● Required work:
Rewrite the items from the line that contains "Looking at all" through the end of the items, changing "separation distance" to "gap" and leaving everything else as it is. Don't include the pictures in your answer.

● Listing:
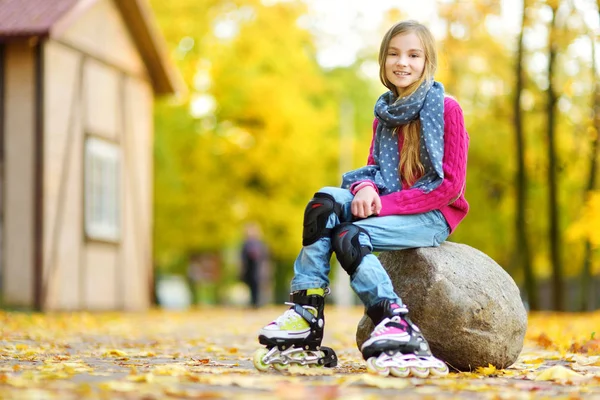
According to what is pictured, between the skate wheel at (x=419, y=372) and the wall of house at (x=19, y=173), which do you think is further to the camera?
the wall of house at (x=19, y=173)

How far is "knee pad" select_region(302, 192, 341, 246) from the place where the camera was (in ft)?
18.0

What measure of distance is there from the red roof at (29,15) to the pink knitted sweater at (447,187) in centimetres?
Result: 1083

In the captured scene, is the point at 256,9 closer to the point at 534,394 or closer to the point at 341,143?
the point at 341,143

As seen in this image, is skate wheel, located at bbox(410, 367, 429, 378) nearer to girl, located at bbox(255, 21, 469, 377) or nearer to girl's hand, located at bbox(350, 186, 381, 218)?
girl, located at bbox(255, 21, 469, 377)

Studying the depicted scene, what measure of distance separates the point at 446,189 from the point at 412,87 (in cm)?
62

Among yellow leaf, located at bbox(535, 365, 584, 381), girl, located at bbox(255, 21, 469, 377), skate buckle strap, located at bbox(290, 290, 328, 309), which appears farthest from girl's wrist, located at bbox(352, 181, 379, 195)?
yellow leaf, located at bbox(535, 365, 584, 381)

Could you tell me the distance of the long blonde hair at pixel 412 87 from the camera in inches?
225

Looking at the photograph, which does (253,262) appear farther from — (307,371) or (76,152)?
(307,371)

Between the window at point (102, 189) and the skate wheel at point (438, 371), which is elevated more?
the window at point (102, 189)

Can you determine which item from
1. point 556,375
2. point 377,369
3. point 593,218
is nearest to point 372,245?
point 377,369

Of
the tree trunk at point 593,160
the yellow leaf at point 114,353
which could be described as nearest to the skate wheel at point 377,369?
the yellow leaf at point 114,353

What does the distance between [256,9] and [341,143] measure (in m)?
9.05

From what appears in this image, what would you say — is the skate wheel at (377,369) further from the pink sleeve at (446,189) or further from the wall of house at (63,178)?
the wall of house at (63,178)

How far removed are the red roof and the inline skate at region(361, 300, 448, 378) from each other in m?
11.3
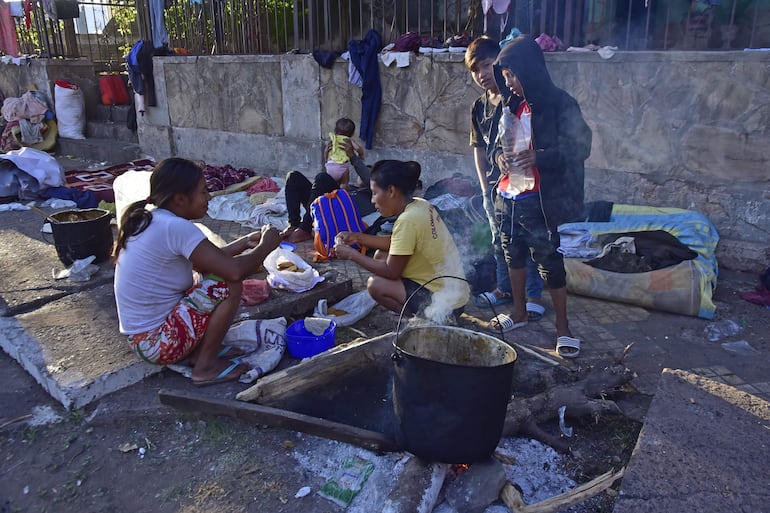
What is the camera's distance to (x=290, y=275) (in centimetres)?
443

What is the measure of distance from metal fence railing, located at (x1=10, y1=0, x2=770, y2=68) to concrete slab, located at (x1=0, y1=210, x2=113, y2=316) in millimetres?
4196

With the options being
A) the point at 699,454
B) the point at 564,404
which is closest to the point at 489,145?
the point at 564,404

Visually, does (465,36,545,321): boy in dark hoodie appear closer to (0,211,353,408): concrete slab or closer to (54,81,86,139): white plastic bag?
(0,211,353,408): concrete slab

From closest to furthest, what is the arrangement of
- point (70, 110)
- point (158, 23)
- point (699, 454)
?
1. point (699, 454)
2. point (158, 23)
3. point (70, 110)

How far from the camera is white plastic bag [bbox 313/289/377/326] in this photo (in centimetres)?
420

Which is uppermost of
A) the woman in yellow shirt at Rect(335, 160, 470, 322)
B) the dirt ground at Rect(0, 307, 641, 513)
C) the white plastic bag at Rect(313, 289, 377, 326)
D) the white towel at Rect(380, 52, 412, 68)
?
the white towel at Rect(380, 52, 412, 68)

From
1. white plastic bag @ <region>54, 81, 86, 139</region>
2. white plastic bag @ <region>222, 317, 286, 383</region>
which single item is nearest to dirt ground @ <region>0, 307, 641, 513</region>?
white plastic bag @ <region>222, 317, 286, 383</region>

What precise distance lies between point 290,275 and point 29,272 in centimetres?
254

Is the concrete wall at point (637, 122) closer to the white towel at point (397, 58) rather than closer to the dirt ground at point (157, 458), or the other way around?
the white towel at point (397, 58)

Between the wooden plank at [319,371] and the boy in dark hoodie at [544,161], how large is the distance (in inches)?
47.0

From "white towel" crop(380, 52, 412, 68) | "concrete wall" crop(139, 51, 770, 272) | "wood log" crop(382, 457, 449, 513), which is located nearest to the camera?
"wood log" crop(382, 457, 449, 513)

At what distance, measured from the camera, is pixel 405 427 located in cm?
244

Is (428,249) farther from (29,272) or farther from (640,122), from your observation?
(29,272)

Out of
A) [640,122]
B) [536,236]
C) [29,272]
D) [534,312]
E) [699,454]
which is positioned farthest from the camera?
[640,122]
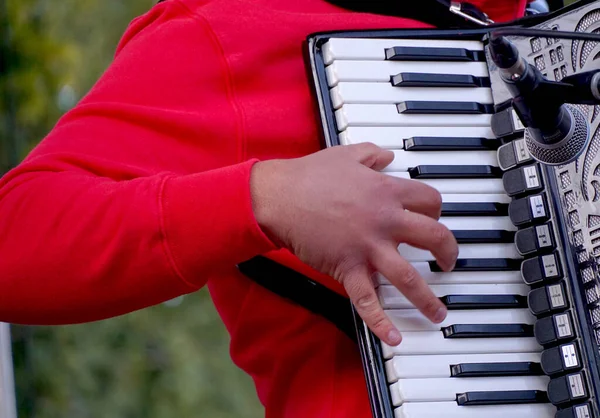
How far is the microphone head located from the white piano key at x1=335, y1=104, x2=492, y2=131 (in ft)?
0.56

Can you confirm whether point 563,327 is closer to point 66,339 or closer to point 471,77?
point 471,77

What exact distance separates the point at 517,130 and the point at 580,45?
13cm

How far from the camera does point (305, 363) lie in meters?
1.34

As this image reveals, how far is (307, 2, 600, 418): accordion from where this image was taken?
47.2 inches

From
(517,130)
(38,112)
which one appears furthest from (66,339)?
(517,130)

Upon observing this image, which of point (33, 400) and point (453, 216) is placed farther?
point (33, 400)

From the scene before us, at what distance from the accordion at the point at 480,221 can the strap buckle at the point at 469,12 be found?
0.05 m

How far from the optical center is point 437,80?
132 centimetres

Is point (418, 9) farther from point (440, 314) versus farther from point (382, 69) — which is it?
point (440, 314)

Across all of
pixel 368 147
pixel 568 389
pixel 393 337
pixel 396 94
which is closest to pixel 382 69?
pixel 396 94

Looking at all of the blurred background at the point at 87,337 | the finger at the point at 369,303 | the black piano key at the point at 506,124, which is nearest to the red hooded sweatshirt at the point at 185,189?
the finger at the point at 369,303

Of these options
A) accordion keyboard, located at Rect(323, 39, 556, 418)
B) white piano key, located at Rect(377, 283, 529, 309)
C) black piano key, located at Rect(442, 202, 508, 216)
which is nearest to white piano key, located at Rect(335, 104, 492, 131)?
accordion keyboard, located at Rect(323, 39, 556, 418)

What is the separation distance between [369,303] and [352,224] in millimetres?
92

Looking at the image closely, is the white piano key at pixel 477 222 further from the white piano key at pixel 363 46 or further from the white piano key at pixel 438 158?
the white piano key at pixel 363 46
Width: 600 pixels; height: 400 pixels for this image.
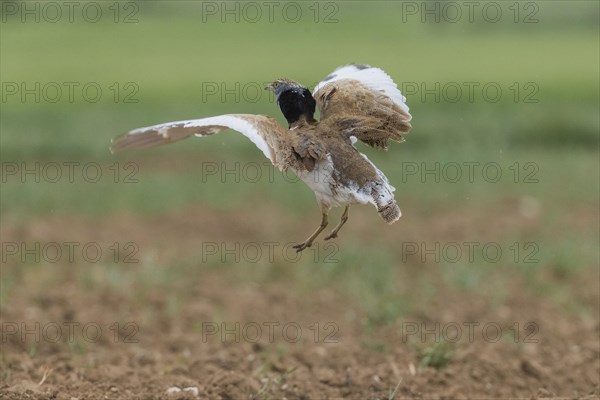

● Final result:
Looking at all of the blurred background at the point at 87,337 | the finger at the point at 369,303 | the black piano key at the point at 506,124, which is nearest to the red hooded sweatshirt at the point at 185,189?
the finger at the point at 369,303

Of these options
A) accordion keyboard, located at Rect(323, 39, 556, 418)
B) white piano key, located at Rect(377, 283, 529, 309)
C) black piano key, located at Rect(442, 202, 508, 216)
which is nearest to white piano key, located at Rect(335, 104, 492, 131)?
accordion keyboard, located at Rect(323, 39, 556, 418)

What is the gap between [369,303] and [352,224] in millimetres?
92

Looking at the image closely, is the white piano key at pixel 477 222 further from the white piano key at pixel 363 46 or further from the white piano key at pixel 438 158?
the white piano key at pixel 363 46
Width: 600 pixels; height: 400 pixels for this image.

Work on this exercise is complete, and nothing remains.